[New Directions; 2011]

Tr. from Spanish by Natasha Wimmer

by Alli Carlisle

I read part of Between Parentheses in a hammock hanging over a windy lake, feeling like the only reliable thing in the world was the breathing, pulsing prose in front of me. The rest I read in a feverish, two-day whirlwind, mostly indoors, dry, but the feeling was the same.

Since critics have been vomiting all over themselves and the internet in an effort to overpraise Between Parentheses, I was a reluctant convert—but the paroxysms are uniquely merited here. Between Parentheses, a collection of essays, articles and speeches written between 1998 and Bolaño’s death in 2003, is the most exciting book I’ve read in at least a year. At times, in fact most of the time, reading it felt like a struggle, but in the best way—a struggle to keep with up with Bolaño’s dynamic voice, his challenging metaphors and broad field of references.
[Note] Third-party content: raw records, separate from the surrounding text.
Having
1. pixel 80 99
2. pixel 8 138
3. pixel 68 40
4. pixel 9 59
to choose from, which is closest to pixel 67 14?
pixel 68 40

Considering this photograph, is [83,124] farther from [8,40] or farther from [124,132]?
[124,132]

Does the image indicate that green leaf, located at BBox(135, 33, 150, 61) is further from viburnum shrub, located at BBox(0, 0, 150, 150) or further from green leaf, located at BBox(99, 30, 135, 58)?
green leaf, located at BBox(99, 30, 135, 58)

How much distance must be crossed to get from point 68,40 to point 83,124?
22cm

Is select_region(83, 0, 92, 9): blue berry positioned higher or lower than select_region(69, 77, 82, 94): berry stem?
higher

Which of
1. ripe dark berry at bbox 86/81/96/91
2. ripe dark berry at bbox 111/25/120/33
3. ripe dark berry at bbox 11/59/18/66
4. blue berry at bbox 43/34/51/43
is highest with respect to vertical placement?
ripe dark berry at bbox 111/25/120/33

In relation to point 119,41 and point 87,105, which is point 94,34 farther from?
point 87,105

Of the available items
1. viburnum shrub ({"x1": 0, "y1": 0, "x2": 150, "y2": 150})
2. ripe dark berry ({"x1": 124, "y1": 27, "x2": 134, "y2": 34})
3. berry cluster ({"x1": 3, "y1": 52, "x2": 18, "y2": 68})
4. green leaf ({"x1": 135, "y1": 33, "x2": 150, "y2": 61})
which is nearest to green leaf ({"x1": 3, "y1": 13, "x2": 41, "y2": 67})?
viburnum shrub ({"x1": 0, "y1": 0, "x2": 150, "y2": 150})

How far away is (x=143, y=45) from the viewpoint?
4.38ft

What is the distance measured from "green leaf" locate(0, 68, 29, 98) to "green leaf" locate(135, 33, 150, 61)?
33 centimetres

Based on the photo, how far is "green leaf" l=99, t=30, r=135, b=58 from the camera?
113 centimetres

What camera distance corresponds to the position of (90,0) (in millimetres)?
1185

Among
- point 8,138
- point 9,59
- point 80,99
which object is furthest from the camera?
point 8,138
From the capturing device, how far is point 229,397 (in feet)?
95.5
But what made Between Parentheses so initially difficult to wade into is also what makes it so rewarding to be immersed in: it’s a complete world, full of energy and life, with its own heroes and its own set of values.

Many of the pieces collected in Between Parentheses are from a column of the same name Bolaño wrote for the Chilean newspaper Las Últimas Noticias. They’re mostly portraits of Latin American writers, anecdotes about Bolaño’s encounters with them or accounts of his experience of reading their books. The pieces are rich with global declarations and uninterpretable metaphors, sparse in excerpts and analysis (this might be the closest thing I’ve seen to Sontag’s erotics of art). Bolaño seems to have read everything ever written in Spanish, and most of what has been written in English, and to have stories about every author he reads. The impressionistic readings and accounts of authors’ lives are meant to be taken together; a work’s success, failure, general presence has a great amount to do with its author’s. Take this single paragraph from “The Rapier-Sharp Pen of Rodrigo Rey Rosa”:

Rey Rosa’s prose is methodical and judicious. He doesn’t scorn an occasional flick of the whip—or rather, the distant crack of a whip we never see—or the use of camouflage. Rather than a master of endurance, he’s a shadow, a ray of lightning shooting across the space of normality. His elegance never detracts from his precision. To read him is to learn how to write and also an invitation to the pure delight of letting onseelf be carried away by uncanny or fantastic stories. Until recently he lived in Guatemala and he didn’t have his own house: one day he would stay with his mother, another day with his sister, the rest of the time at friends’ houses. One night we talked on the phone for almost two hours: he’d just gotten back from Mali. Now he’s in India, writing a book that he doesn’t know whether he’ll finish or not. That’s how I like to imagine him: with no fixed address, fearless, checking in to cheap hotels, sitting at bus stations in the tropics or in chaotic airports with his laptop or a blue notebook into which his curiosity—his entomologist’s boldness—calmly unspools.

Bolaño will say a book is good or bad, and his highest praise, with which he’s not stingy, is to call an author courageous. There’s scarcely a piece in Between Parentheses that doesn’t contain some kind of superlative (and when he says so-and-so is, for example, one of the four best living Guatemalan novelists, you have to believe he knows exactly who the other three are). He manhandles books, authors, countries, political convictions (and the politically convicted); all of this amounts to a system of accountability in a literary world of high stakes, where there is no room for cowardice, denial or delusion, including vanity.

This compulsion toward bold judgment and unembarrassed hierarchy might tend toward arrogance, but is well balanced by Bolaño’s humor and curiosity (qualities he himself calls “the two most important components of intelligence”). Bolaño describes his first meeting with Carmen Boullosa, the Mexican writer, in a characteristically hilarious fashion: “She was definitely a beautiful woman, dark, tall, with huge eyes and hair down to her waist. I thought she was very attractive, but I also imagined that she must write like one of the many imitators of a magic realism made for the consumption of zombies.” If a current of machismo occasionally bubbles up in the course of Bolaño’s writing, and how could it not, his commitment to honesty tempers it. And his ultimate criticism here is not for the woman, whose writing he likes once he reads it, but for the zombies. Bolaño’s scorn will always be for the zombies.

In Bolaño’s world, writers are warriors and only the brave survive. Between Parentheses made me want to live there forever.